Problems and tasks
1. Duplicate the esophageal cancer study text from "In this study, based" to "healthy comparison subjects.".
2. Pick up the esophageal cancer study text after its last sentence and keep writing.

In addition, most diagnosed patients with ESCC already have had locally advanced EC or distant metastases due to lack of early signs or symptoms.5 Therefore, the diagnosis test that is practical, non-invasive and can be easily performed is of great interest; new methods like F-fluorodeoxyglucose-positron emission tomography (F-FDG PET)have emerged for the initial staging of patients with EC.5 Currently, a large body of research in this area aim to identify new biomarker candidates for cancers, such as prostate cancer,6 breast cancer,7 lung cancer8 and gastrointestinal neoplasia.9

Chemical elements play essential roles in the biological processes. A number of studies have shown that changes of chemical elements levels might be linked to the risk of some cancers,10 11 including EC.12 However, very few relevant studies and only Se, Cu and Zn have been conducted.12–14 In addition, many chemical elements, such as Mo, Ni, PR, Rb, Sb, Sn, Sr, Th, Ti, Tl, U and V, have not been incorporated. The underlying interactions among these chemical elements can be complex; traditional single variable analysis or correlation analysis may lack the capability to have accurate predictions. Recently, machine learning techniques, such as support vector machines (SVM) and feature selection methods, are gaining popularity in this field for handling high-dimensional input features and yielding better diagnostic accuracies.15

In this study, based on recent machine learning techniques and classical statistical methods, a 1:1 matched case–control design was conducted to probe the differences in the serum levels of 38 relatively common chemical elements between patients with ESCC and healthy comparison subjects.

Materials and methods

In the following subsections, we will describe the ESCC serum sample acquisition and preprocessing, evaluation protocol, the main ideas behind dimensionality reduction and classification algorithms, and statistical hypothesis testing. The design and analysis for this study were followed the suggestions from the (strengthening the reporting of observational studies in Epidemiology STROBE  guidelines.16

Sample collection

At the Cancer Hospital of Anyang city, Henan Province of China, 100 patients newly diagnosed with early-stage ESCC were consecutively recruited in 2010. During the same period, 100 age, sex and region-matched healthy comparison subjects were randomly selected from a cohort study17 about ESCC conducted in Anyang city. Demographic data, personal information and blood samples were obtained from the two groups: patients with ESCC and healthy controls. Specifically, only samples at least 1 week prior to the esophagectomy of patients with ESCC were considered in this case. Patients who suffered from ESCC with some other cancers were excluded from the study. Then each blood sample was centrifuged at 3000 rpm in a 15 min endurance, and separated and stored at −20°C. This study was approved by the Institutional Review Board of Peking University School of Oncology, Beijing. Informed consents were obtained from all participants.

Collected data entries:
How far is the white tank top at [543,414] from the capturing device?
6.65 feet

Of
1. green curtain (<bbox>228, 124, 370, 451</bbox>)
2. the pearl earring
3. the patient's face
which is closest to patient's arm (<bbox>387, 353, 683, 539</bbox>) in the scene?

Your responses
1.
In this study, based on recent machine learning techniques and classical statistical methods, a 1:1 matched case–control design was conducted to probe the differences in the serum levels of 38 relatively common chemical elements between patients with ESCC and healthy comparison subjects.

2.
In this study, we defined regular cigarette smoking as a history of smoking at least one cigarette per day for 12 months or 18 packs for 1 year, and regular alcohol consumption was defined as drinking Chinese liquor at least twice per week for 12 months (regular consumption of other beverages such as beer or red wine is very rare in this local area).

Elements measurement

Each serum sample was put into a quartz tube and 0.3 mL purified HNO3 (nitric acid) was added. After predigestion at room temperature for 2 hours, 0.5 mL H2O2 was added to promote further digestion. The tubes were then placed in a microwave digestion system (Ultrawave, Milestone, Italy) and diluted to 7 mL with deionized water and then diluted to 15 mL with deionised water before analyses. Concentrations of calcium (Ca), magnesium (Mg), potassium (K), phosphorus (P) and sodium (Na) were determined by inductively coupled plasma-atomic emission spectrometry (ICP-AES, American Thermo Electron Corporation iCAP-6300). Also, the levels of other 33 elements, including iron (Fe), selenium (Se), copper (Cu), zinc (Zn), aluminium (Al), manganese (Mn), arsenic (As), molybdenum (Mo), vanadium (V), chromium (Cr), nickel (Ni), lead (Pb), cadmium (Cd), beryllium (Be), boron (B), titanium (Ti), germanium (Ge), strontium (Sr), lithium (Li), silver (Ag), cadmium (Cd), stannum (Sn), barium (Ba), platinum (Pt), thallium (Tl), bismuth (Bi), caesium (Cs), thorium (Th), uranium (U), lanthanum (La), cerium (Ce), rubidium (Rb) and mercury (Hg) were measured by ICP-MS (American PerkinElmer ELAN DRC Ⅱ). Particularly, the concentrations of six elements are very low (possibly below the detection limit of the spectrometry): Be, Cd, Pt, U, V and Hg. However, we did not directly remove these six ‘nuisance’ low-concentration elements; instead, these elements were retained to serve as noise for testing the robustness of our algorithm.18 19

Quality control

The following issues were considered to ensure the accuracy of the levels of macro and trace elements. (1) All reagents were analytical grade, and water was deionised. (2) All tubes were washed with HNO3 and rinsed with deionised water. (3) Indium was added into each sample as an internal standard before digestion. (4) We replicated all the blood samples and used several Standard Plasma References, Level I(REF 8883) and II(REF 8884) for quality control. (5) All tubes used were made of polypropylene instead of glass materials to prevent metal contamination. (6) The measurement of element levels was based on the most abundant isotope of each element to avoid interference.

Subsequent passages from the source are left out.